The first step in writing a quality paper is to ensure the paper is formatted correctly. Generally the instructor will expect the paper be written in American Psychological Association (APA), Modern Language Association (MLA), or some other standard format. If that is the case there are literally hundreds of online resources that can be accessed for free. Each writing style has their own specific requirements for properly formatting the cover page (if one is required), displaying the title, date and author and of course citing the in-text and reference list citations (also known as the bibliography). A writer can avoid being dinged repeatedly for minor formatting errors by accessing the thousands of examples online.

After the writer has determined what format they will use to write their paper and has bookmarked the websites they will use as a reference they need to begin gathering all of the resources they plan to incorporate as part of their paper. Having all your reference websites bookmarked, textbooks readily available and some quick reference material on hand will help prevent continual work stoppages and allow the author to settle into a nice rhythm. There is nothing more frustrating than having to breaking stride and looking for resource that is critical to your paper; have your material ready before you begin.

For this author, the next step is probably the most critical in the writing process - the outline. A simple bulleted outline can help keep the writer on topic and prevent missteps. Additionally the outline ensures the paper will have a logical flow to it and of course make sense to the reader. Any (honest) experienced writer will admit that without an outline it is possible to get lost in your own words resulting in a "writer's drift." Readers (and more importantly graders) can become frustrated by papers that bounce from topic to topic or lack focus.

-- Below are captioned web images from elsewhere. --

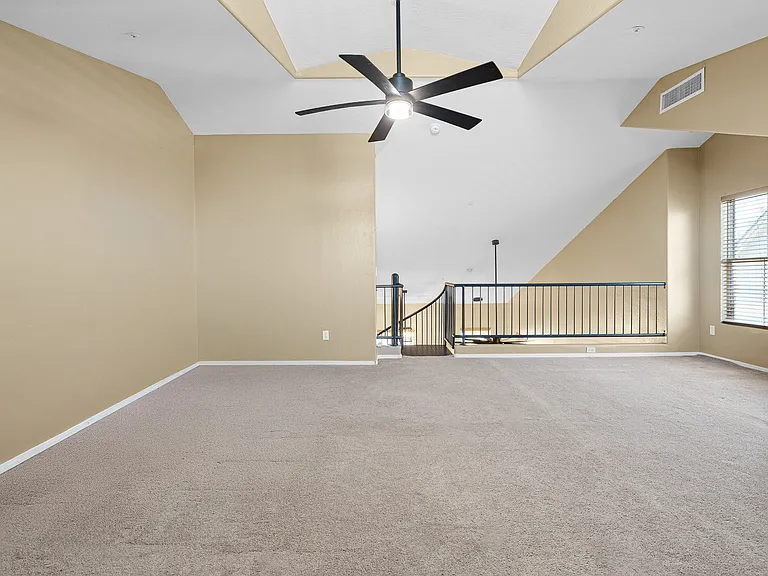 751 N Port Dr — Photo 29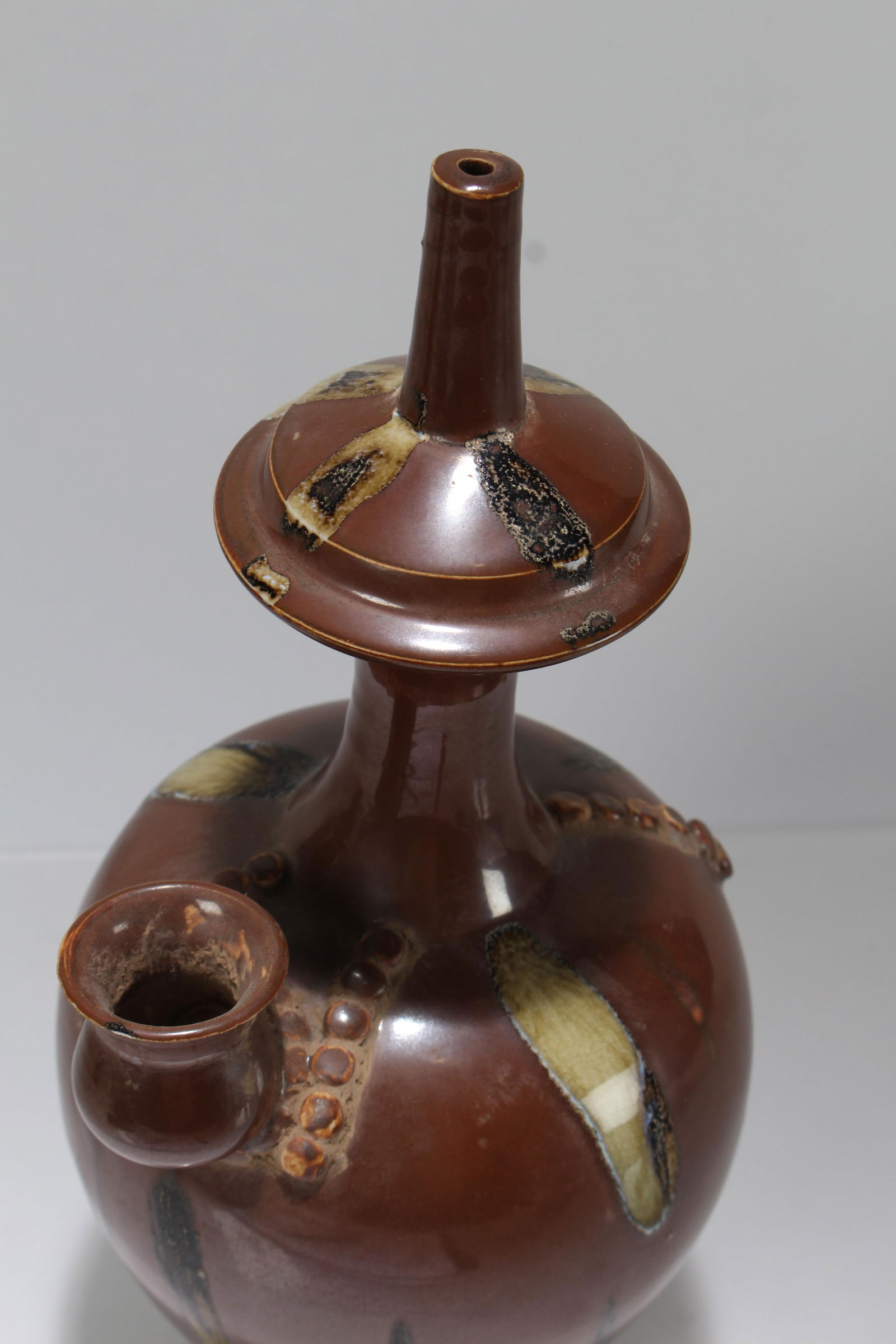A Chinese Brown-coding Porcelain Fortune Vase - 3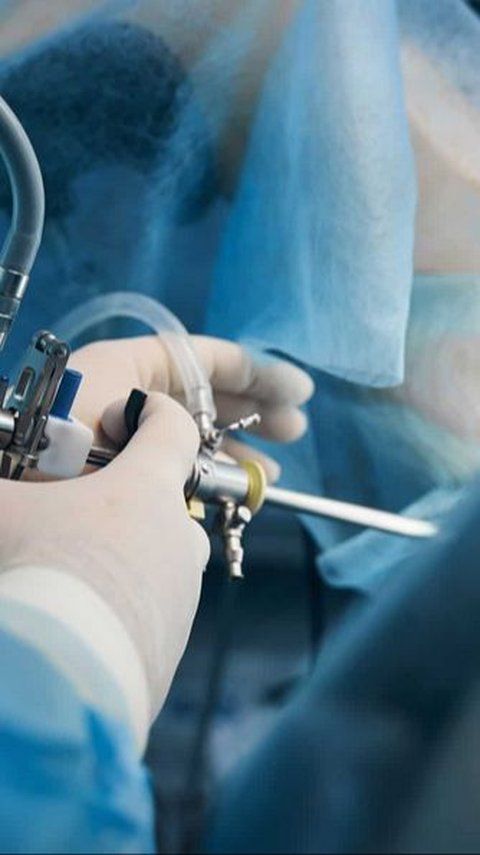 Pakistani Doctor and Motorcycle Mechanic Do 328 Illegal Kidney Transplants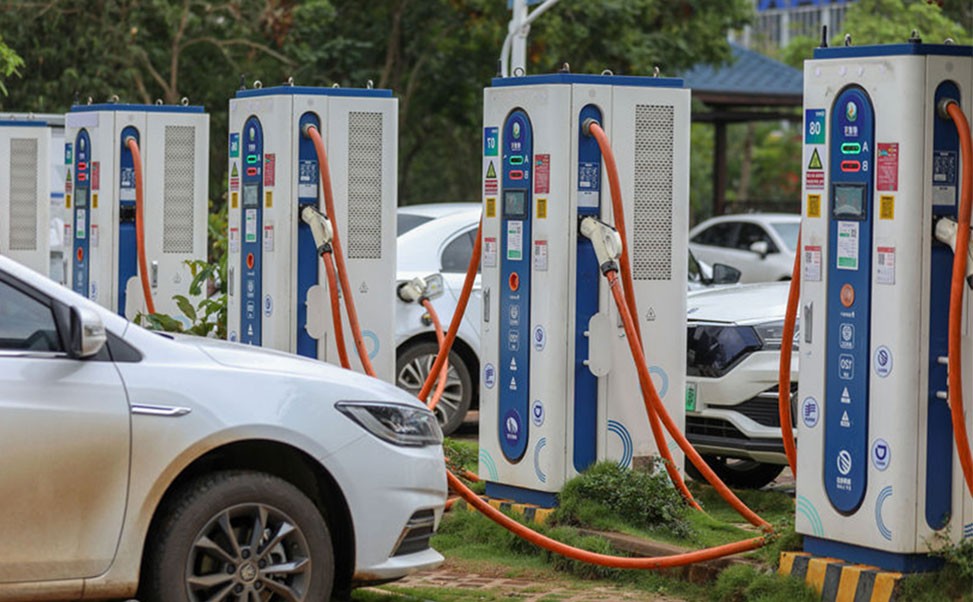 電動汽車充電樁用戶評價與市場適應(yīng)性全探討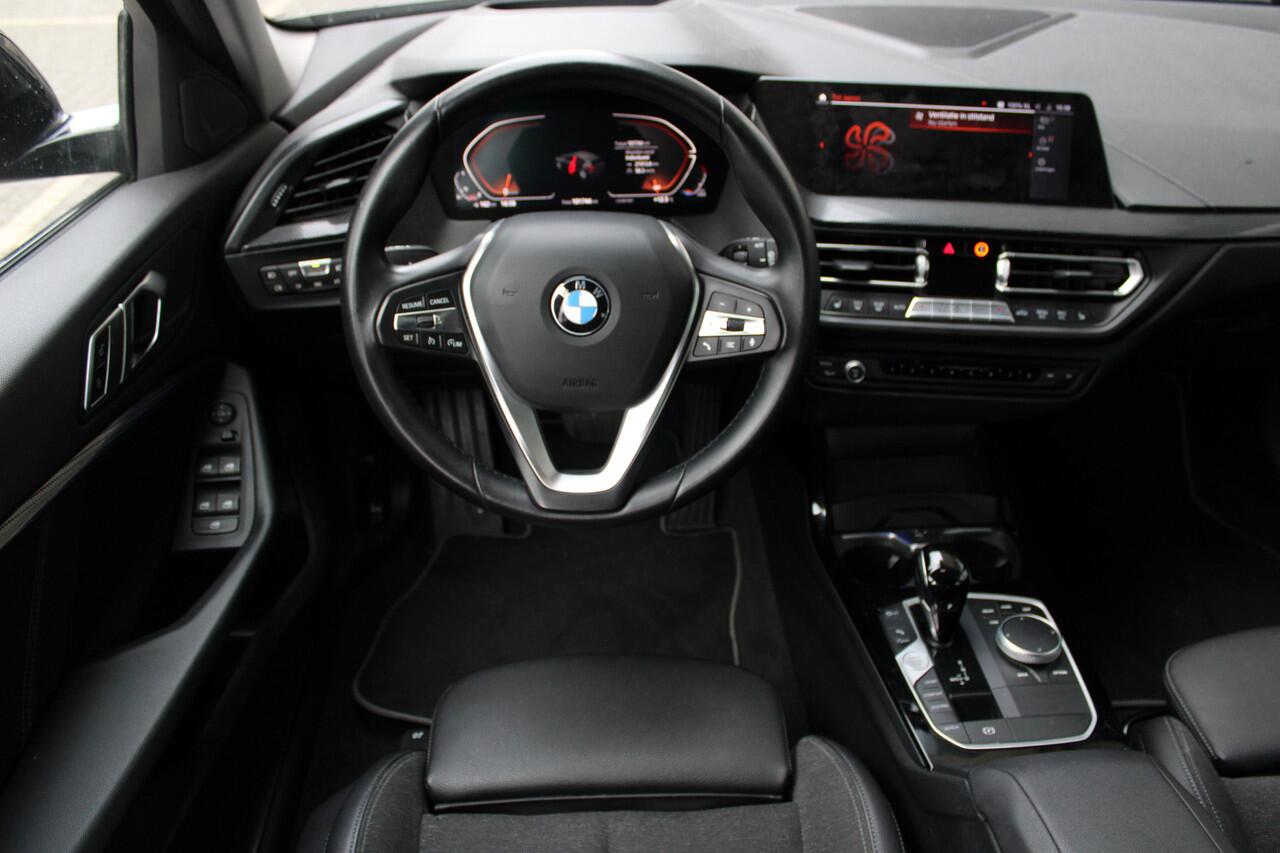 BMW 1-SERIE 118i Sport Line Automaat / Sportstoelen / Head-Up / Stoelverwarming / LED / Live Cockpit Professional
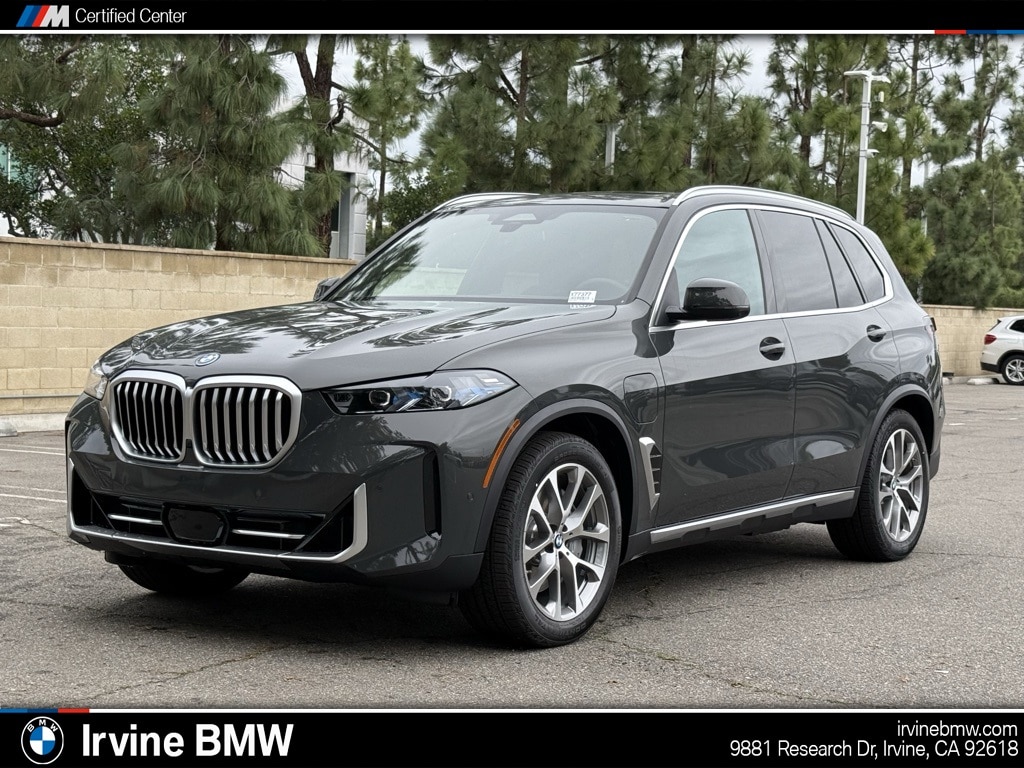 2026 BMW X5 50e's photo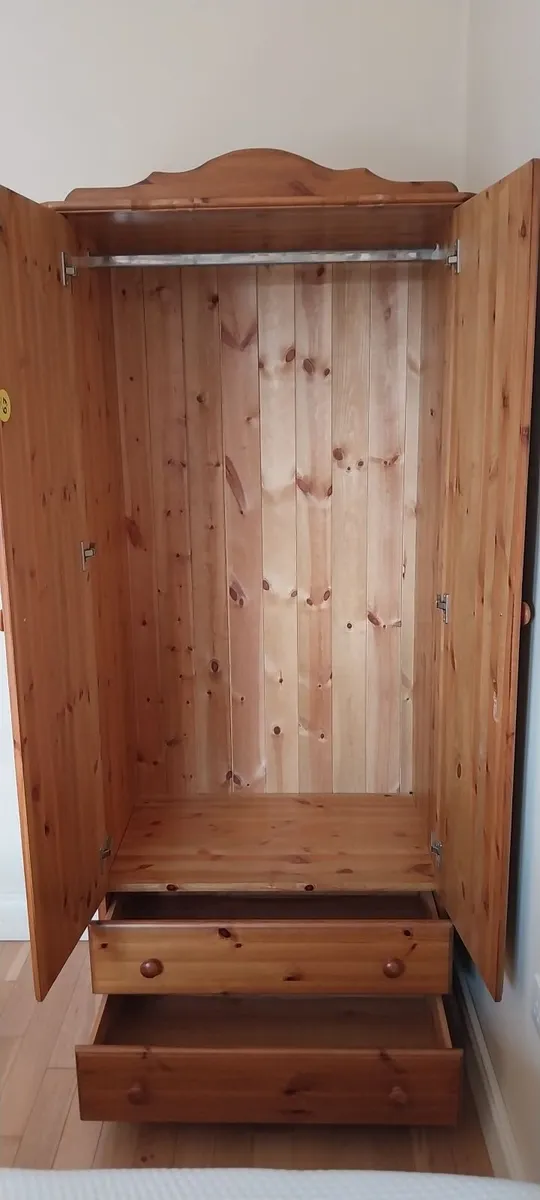 Bedroom furniture - Image 2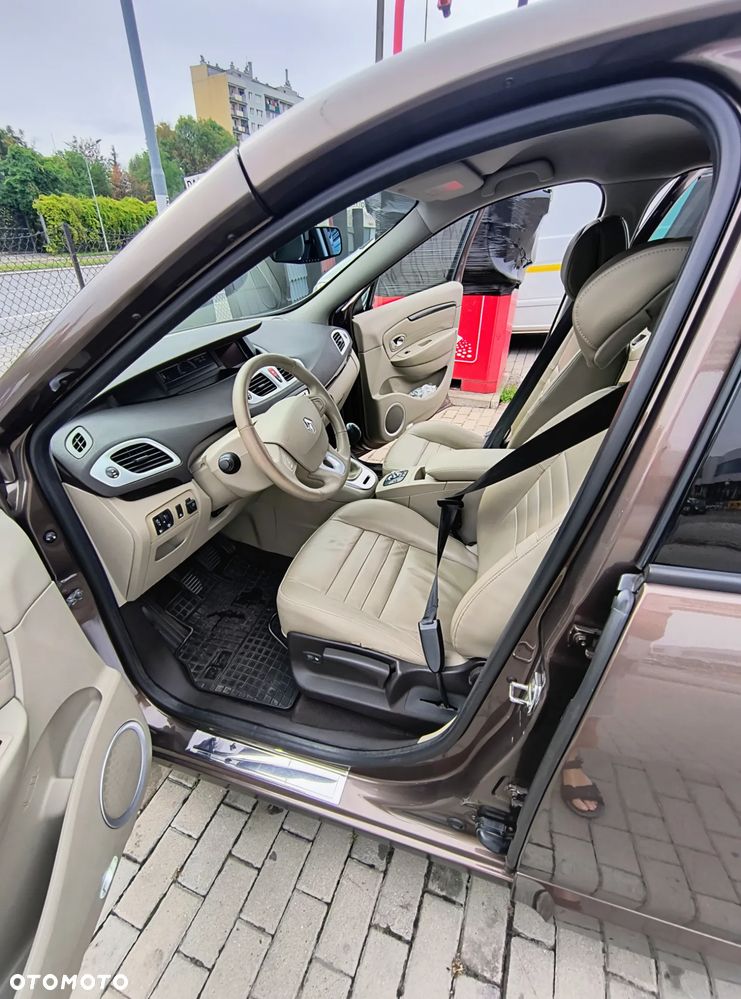 Renault Grand Scenic TCe 130 Bose Edition - 6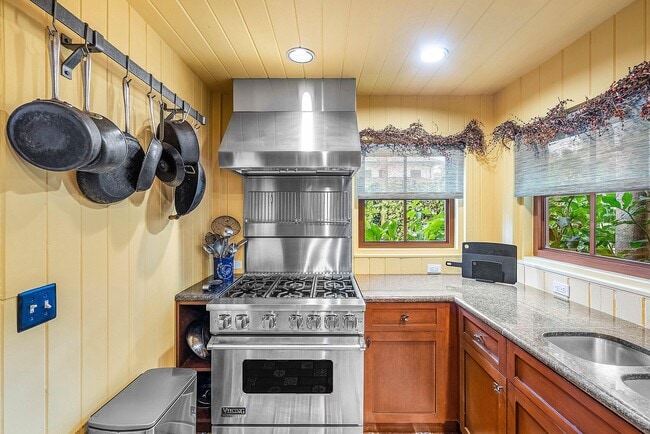 Building Photo - 334 Palm Trail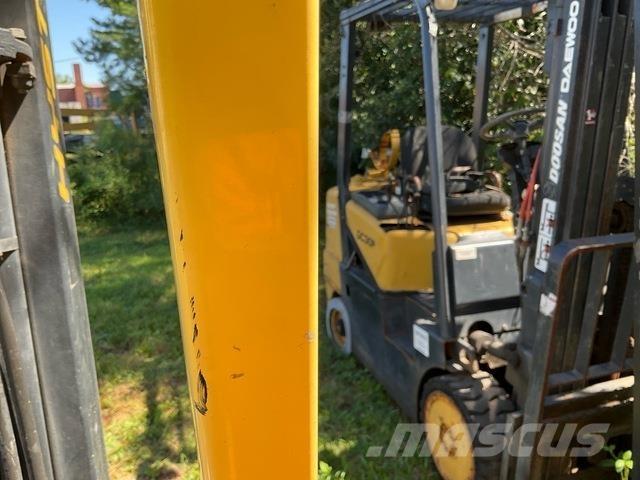 Doosan GC30P-3 Kahveltõstukid - muud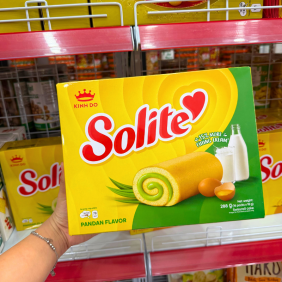 Bánh Solite Trứng Kem Vị Lá Dứa - Bánh Kinh Đô Solite Lá Dứa - Bánh Bông Lan Cuộn Kem 288g (16 Gói x 18g) - 8934680013451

Once the outline has been established and the materials are all gathered up it's time to put the mechanical processes on pause and get to business on the body of the paper. Outside of parenthetical (in-text) citations and the reference list most of the mechanical aspects of the paper are complete at this point. Sure there are other rules regarding sentence and paragraph structuring that need to be followed and of course proper grammar is a must but it's in the body of the paper where the author's ability to articulate his or her thoughts in their own way is demonstrated.

While a discussion about writing style is beyond the scope of this of this article remember that when writing an essay or research project, write a fair and balanced paper; avoid pontificate. If comparing two points-of-view be sure to give deference to both sides of the argument and avoid being biased; offending the grader is never a good idea.